*Materials provided*.
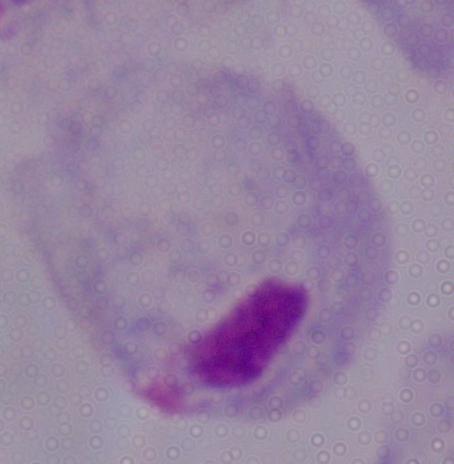 Photomicrograph. 1000x magnification. A trichomonad is shown.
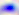

Summary:
  - Magnification: 400x
  - Modality: photomicrograph
  - Identification: Toxoplasma gondii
Report the malaria status of this cell.
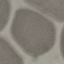
It is uninfected.

Giemsa-stained preparation. Thin blood smear. Photographed with a smartphone camera at the microscope eyepiece. Automatically extracted cell patch, resized to 64 × 64 pixels.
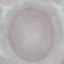
Summary:
  - Malaria status: uninfected
  - Stain: Giemsa
  - Capture: smartphone camera at the microscope eyepiece
  - Image type: automatically extracted cell patch, resized to 64 × 64 pixels
  - Preparation: thin smear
Assess the morphology of the erythrocytes.
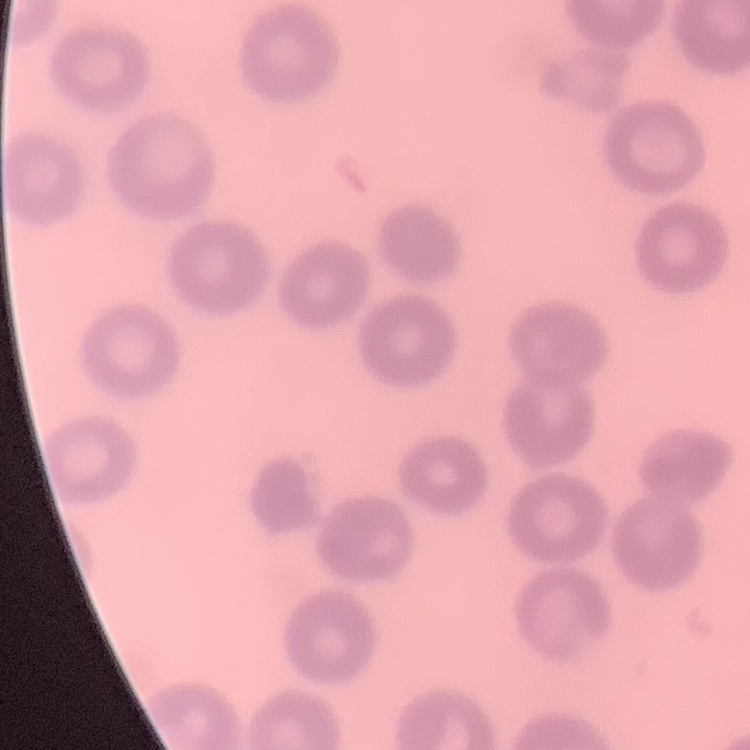

No rouleaux formation.

image type = square crop of a larger photomicrograph
stain = Field's or Giemsa
preparation = thin blood film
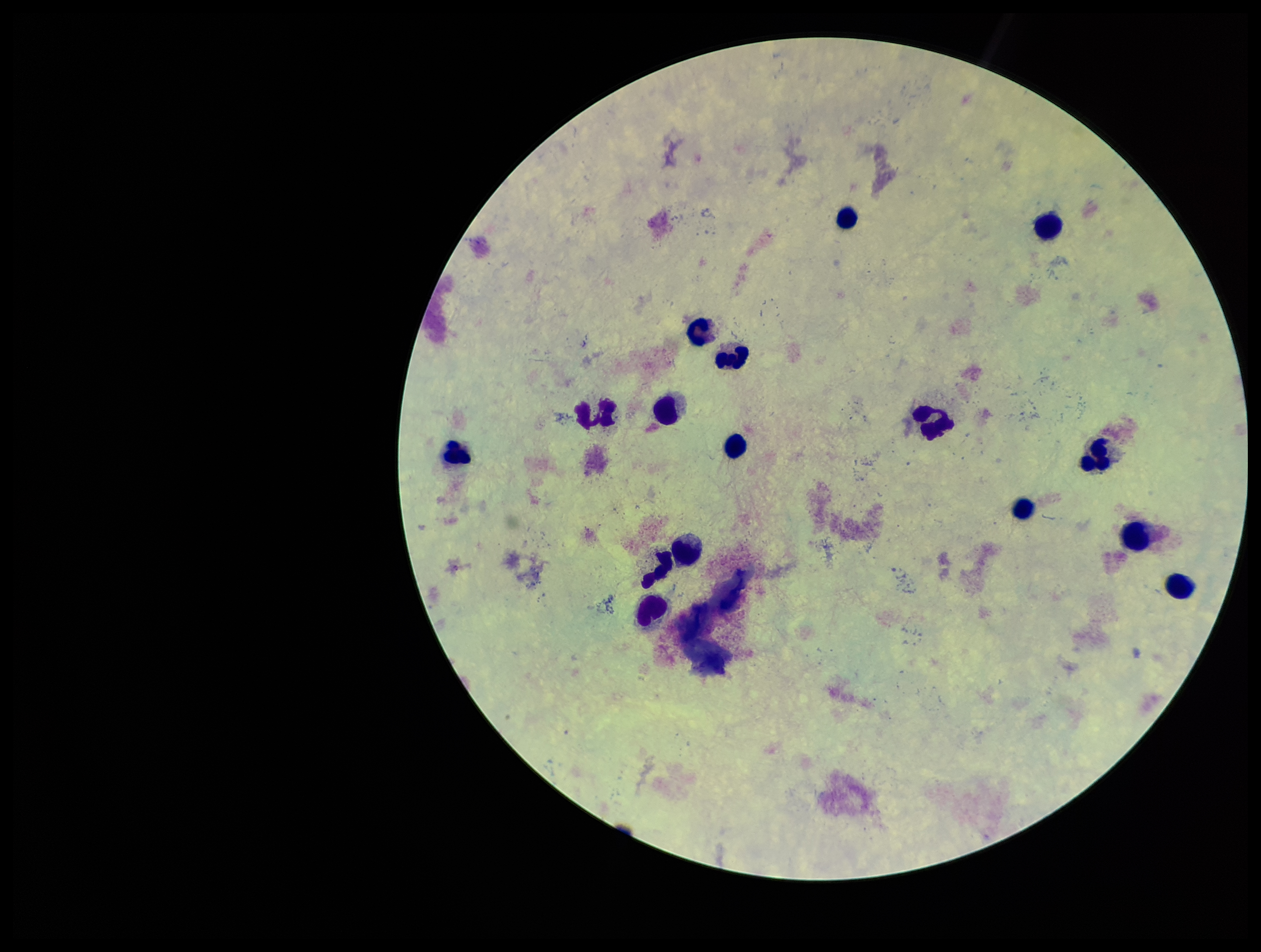
Leukocyte count: 16. Single field of view. Patient malaria status: negative. Plasmodium parasites: none detected. Parasite count: 0. Image is 1261×952 pixels. Smartphone photograph taken through the eyepiece of a microscope. Giemsa stain. Preparation: thick smear.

*Exercise directions*.
What lines of the material above hold the string "microscope"? Please copy them.

*Answer to this task*.
Giemsa-stained preparation. Thin blood smear. Photographed with a smartphone camera at the microscope eyepiece. Automatically extracted cell patch, resized to 64 × 64 pixels.
  - Capture: smartphone camera at the microscope eyepiece
Leukocyte count: 16. Single field of view. Patient malaria status: negative. Plasmodium parasites: none detected. Parasite count: 0. Image is 1261×952 pixels. Smartphone photograph taken through the eyepiece of a microscope. Giemsa stain. Preparation: thick smear.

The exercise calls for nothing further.